*Instruções*
1. Indique, para cada afirmação, se ela está de acordo com a reportagem sobre as Farc, respondendo sim ou não e citando literalmente as palavras do texto que decidem a questão: (a) o relatório da Polícia Federal é datado de 28 de abril; (b) os aparelhos de rádio ficavam escondidos entre as copas de duas árvores; (c) Tatareto foi preso sozinho.
2. Prolongue a reportagem sobre as Farc a partir do ponto em que ela termina.

++++ Página ++++

Segundo investigação, grupo rebelde colombiano tem invadido sistematicamente o território brasileiro
Sítio nos arredores de Manaus que servia de base de radiocomunicação das Farcs
Um relatório sigiloso produzido pela inteligência da Polícia Federal
joga por terra o discurso do governo brasileiro de que as Forças
Armadas Revolucionárias da Colômbia (Farc) não agem do lado de cá da
fronteira.
De
acordo com o documento, datado de 28 de abril deste ano, a guerrilha
colombiana não só tem violado sistematicamente a fronteira
Colômbia-Brasil como tem utilizado o território brasileiro para seus
negócios, especialmente o narcotráfico.
A conclusão faz parte
do relatório final da investigação que levou à prisão, no último dia 6
de maio, de José Samuel Sanchez, o "Tatareto", apontado pela PF como
integrante da Comissão de Logística e Finanças da 1.ª Frente das Farc,
um dos mais importantes destacamentos da guerrilha colombiana.
Rádio enterrado
O
grupo que trabalhava na base brasileira utilizava conhecidas técnicas
das Farc. O sistema de comunicação que Tatareto mantinha em seu sítio,
perto de Manaus, era acionado em horáriospré-determinados para contatos
com a guerrilha na Colômbia: 7h, 12h e 17h. Na maioria das vezes, os
diálogos eram codificados.
A exemplo do que as Farc fazem na
selva colombiana para esconder armas e drogas, os dois aparelhos de
rádio-comunicação ficavam enterrados, dentro de um tonel. A antena, que
não costuma ser nada discreta, repousava, cuidadosamente camuflada,
entre as copas de duas árvores.
Tatareto - "gago", em
espanhol - foi preso com mais sete pessoas. Ele é acusado de comandar
uma importante rota do tráfico que usava rios da Amazônia para fazer
chegar a Manaus carregamentos de cocaína produzida na selva colombiana
pelas Farc. Da capital do Amazonas, a droga era distribuída para outros
Estados brasileiros e para a Europa.
A PF afirma que a
guerrilha, cada vez mais encurralada na Colômbia pelas operações
militares do governo de Alvaro Uribe, chegou a estabelecer bases em
plena Amazônia brasileira. Diante da responsabilidade pela arrecadação
de recursos para as Farc, diz o relatório, Tatareto "transferiu sua
base operacional para o território brasileiro, de onde poderia
coordenar (as atividades) com mais tranquilidade, sem o perigo do
confronto armado frequente com as forças oficiais da Colômbia".

++++ Dados extraídos ++++

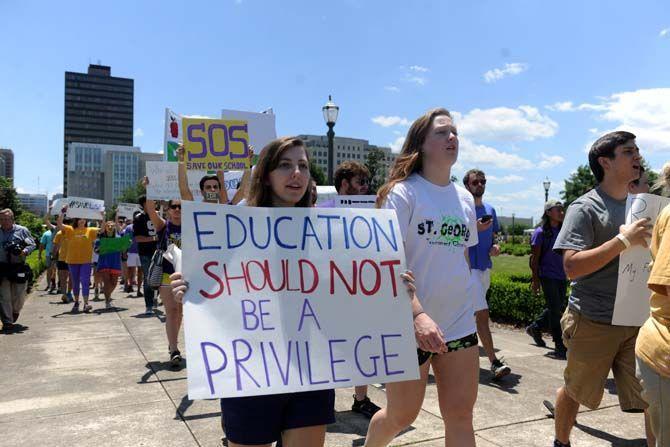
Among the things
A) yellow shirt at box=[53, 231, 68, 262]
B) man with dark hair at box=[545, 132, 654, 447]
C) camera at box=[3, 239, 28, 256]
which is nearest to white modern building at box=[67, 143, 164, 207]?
yellow shirt at box=[53, 231, 68, 262]

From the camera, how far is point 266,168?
8.13ft

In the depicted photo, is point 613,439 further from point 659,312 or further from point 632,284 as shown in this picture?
point 659,312

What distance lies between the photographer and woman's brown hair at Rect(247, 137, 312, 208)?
2453 mm

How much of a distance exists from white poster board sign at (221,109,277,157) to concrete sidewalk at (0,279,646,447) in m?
2.93

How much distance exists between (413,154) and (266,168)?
0.88 meters

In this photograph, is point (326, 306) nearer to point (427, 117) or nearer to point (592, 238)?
point (427, 117)

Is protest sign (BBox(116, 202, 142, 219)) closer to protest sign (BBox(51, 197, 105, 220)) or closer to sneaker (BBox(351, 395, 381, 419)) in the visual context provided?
protest sign (BBox(51, 197, 105, 220))

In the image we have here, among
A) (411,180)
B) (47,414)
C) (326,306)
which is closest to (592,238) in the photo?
(411,180)

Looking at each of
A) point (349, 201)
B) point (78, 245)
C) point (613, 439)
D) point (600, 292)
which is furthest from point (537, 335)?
point (78, 245)

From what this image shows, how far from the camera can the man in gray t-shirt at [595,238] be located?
316 cm

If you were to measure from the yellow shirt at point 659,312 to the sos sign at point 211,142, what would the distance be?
190 inches

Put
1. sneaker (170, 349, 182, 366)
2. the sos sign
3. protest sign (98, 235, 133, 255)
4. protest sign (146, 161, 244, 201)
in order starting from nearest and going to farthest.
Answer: sneaker (170, 349, 182, 366) < the sos sign < protest sign (146, 161, 244, 201) < protest sign (98, 235, 133, 255)

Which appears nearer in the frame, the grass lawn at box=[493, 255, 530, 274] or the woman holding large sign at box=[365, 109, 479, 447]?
the woman holding large sign at box=[365, 109, 479, 447]

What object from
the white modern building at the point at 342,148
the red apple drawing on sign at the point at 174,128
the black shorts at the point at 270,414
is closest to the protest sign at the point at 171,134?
the red apple drawing on sign at the point at 174,128
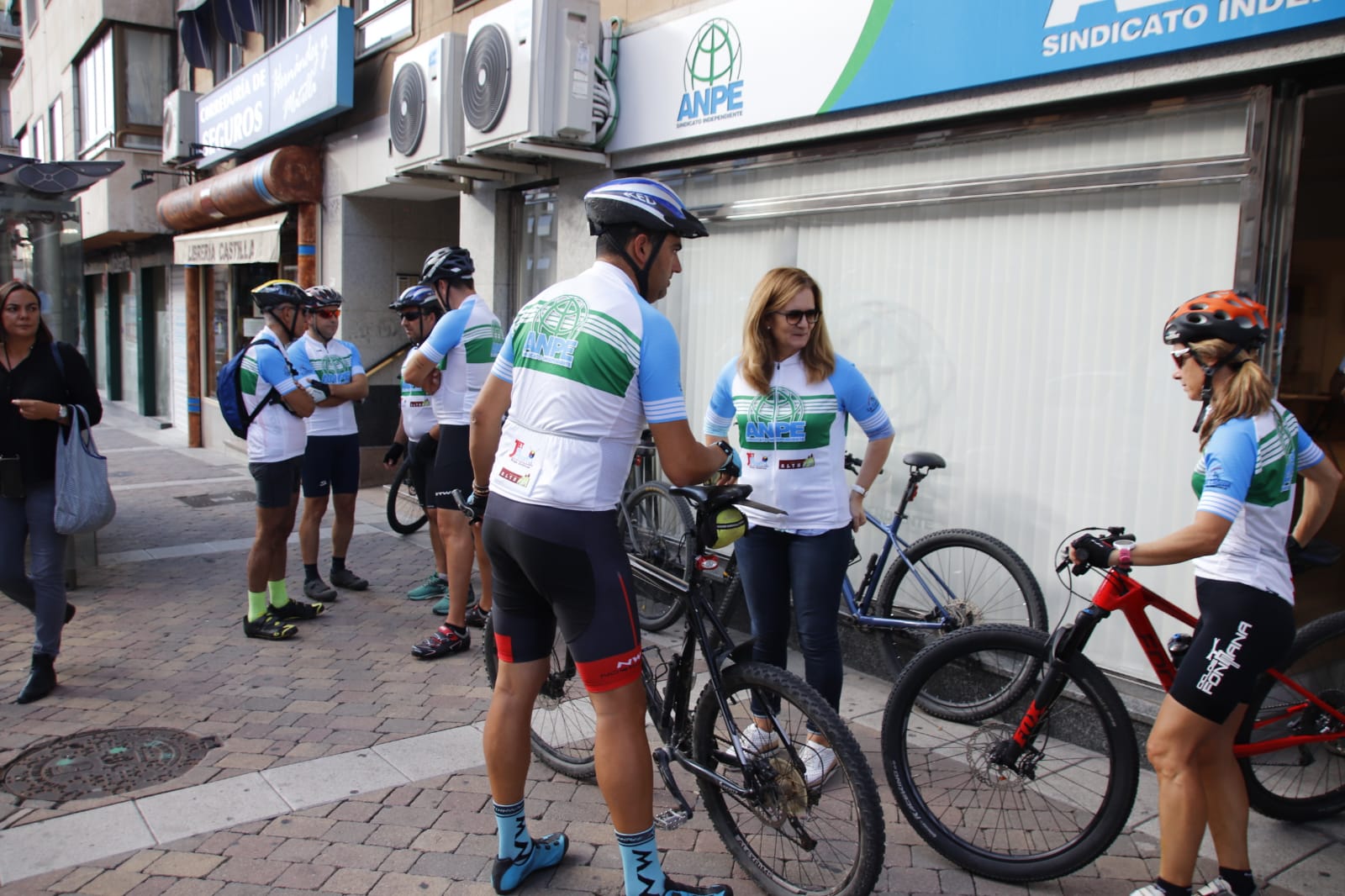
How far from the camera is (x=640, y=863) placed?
2.80m

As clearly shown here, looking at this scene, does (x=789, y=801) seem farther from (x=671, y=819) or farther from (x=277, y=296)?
(x=277, y=296)

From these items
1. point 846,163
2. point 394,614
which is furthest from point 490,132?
point 394,614

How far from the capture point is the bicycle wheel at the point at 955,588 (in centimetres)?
459

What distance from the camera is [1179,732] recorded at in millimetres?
2838

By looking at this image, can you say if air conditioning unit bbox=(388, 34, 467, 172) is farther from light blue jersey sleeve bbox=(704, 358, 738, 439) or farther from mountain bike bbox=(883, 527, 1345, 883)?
mountain bike bbox=(883, 527, 1345, 883)

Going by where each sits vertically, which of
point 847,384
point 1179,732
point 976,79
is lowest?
point 1179,732

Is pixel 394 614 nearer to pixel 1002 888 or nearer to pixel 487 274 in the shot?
pixel 487 274

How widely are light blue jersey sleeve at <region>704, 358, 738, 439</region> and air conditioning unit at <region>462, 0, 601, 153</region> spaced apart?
10.5 ft

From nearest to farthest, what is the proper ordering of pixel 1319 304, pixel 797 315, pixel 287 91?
pixel 797 315
pixel 1319 304
pixel 287 91

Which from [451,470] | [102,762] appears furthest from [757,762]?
[451,470]

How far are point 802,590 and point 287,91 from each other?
404 inches

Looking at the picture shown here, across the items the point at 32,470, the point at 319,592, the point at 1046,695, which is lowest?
the point at 319,592

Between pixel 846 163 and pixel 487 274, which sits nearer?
pixel 846 163

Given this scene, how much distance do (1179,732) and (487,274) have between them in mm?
6795
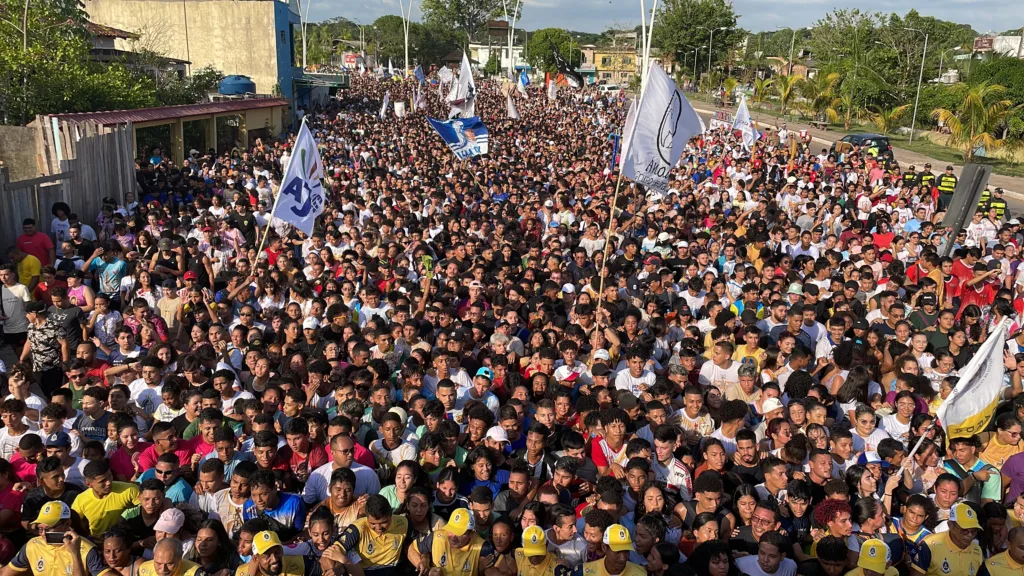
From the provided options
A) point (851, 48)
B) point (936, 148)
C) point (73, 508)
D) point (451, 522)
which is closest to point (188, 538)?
point (73, 508)

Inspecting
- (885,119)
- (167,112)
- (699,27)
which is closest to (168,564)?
(167,112)

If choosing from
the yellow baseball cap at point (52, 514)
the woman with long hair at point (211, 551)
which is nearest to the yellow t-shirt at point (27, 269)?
the yellow baseball cap at point (52, 514)

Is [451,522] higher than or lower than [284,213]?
lower

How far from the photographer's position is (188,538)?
4.49m

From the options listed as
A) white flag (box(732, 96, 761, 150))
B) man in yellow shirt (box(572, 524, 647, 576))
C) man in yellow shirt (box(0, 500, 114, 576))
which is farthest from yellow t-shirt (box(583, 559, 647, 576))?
white flag (box(732, 96, 761, 150))

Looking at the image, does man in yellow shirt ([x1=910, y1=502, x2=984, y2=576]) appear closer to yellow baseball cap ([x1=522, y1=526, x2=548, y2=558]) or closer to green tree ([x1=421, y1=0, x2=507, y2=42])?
yellow baseball cap ([x1=522, y1=526, x2=548, y2=558])

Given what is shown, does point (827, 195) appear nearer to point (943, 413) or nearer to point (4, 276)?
point (943, 413)

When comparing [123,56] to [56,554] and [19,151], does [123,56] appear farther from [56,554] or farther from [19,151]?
[56,554]

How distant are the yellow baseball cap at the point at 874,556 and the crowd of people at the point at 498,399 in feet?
0.04

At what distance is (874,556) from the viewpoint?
4.13m

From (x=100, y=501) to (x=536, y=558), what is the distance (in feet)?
8.31

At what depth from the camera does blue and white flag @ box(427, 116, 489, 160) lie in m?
14.9

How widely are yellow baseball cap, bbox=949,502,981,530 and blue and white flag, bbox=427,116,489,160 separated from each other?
11414 millimetres

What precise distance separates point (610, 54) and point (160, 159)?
10478 centimetres
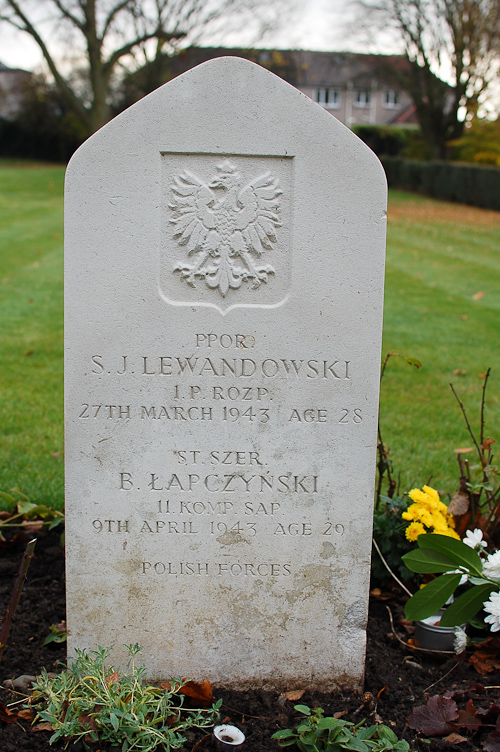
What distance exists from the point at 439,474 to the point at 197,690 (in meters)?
2.35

++++

*Resultados das tarefas*
1.
(a) Sim: "datado de 28 de abril deste ano".
(b) Não: "os dois aparelhos de rádio-comunicação ficavam enterrados, dentro de um tonel".
(c) Não: "foi preso com mais sete pessoas".

2.
Os
investigadores mapearam as duas mãos do esquema: as Farc enviam coca da
Colômbia para o Brasil e, no sentido inverso, os recursos obtidos com a
venda da droga são remetidos para acampamentos da guerrilha na
Colômbia, seja em dinheiro vivo, seja na forma de mantimentos e insumos
para refino da coca comprados em território brasileiro. "Tatareto
disponibiliza parte dos recursos para a aquisição de mantimentos e
logística em geral (combustível, produtos químicos, etc) que são
comprados em Letícia (do lado colombiano) e destinados ao seu pessoal
na selva", afirma a PF.
As cargas, aponta o relatório, são
transportadas por balsas colombianas que fazem o trajeto regular entre
as cidades colombianas de Letícia e La Pedrera, passando pelo
território brasileiro. Uma das embarcações, a "RR Camila", pertence ao
colombiano Carlos Emilio Ruiz, preso em Bogotá por ligação com as Farc.
"Investimentos"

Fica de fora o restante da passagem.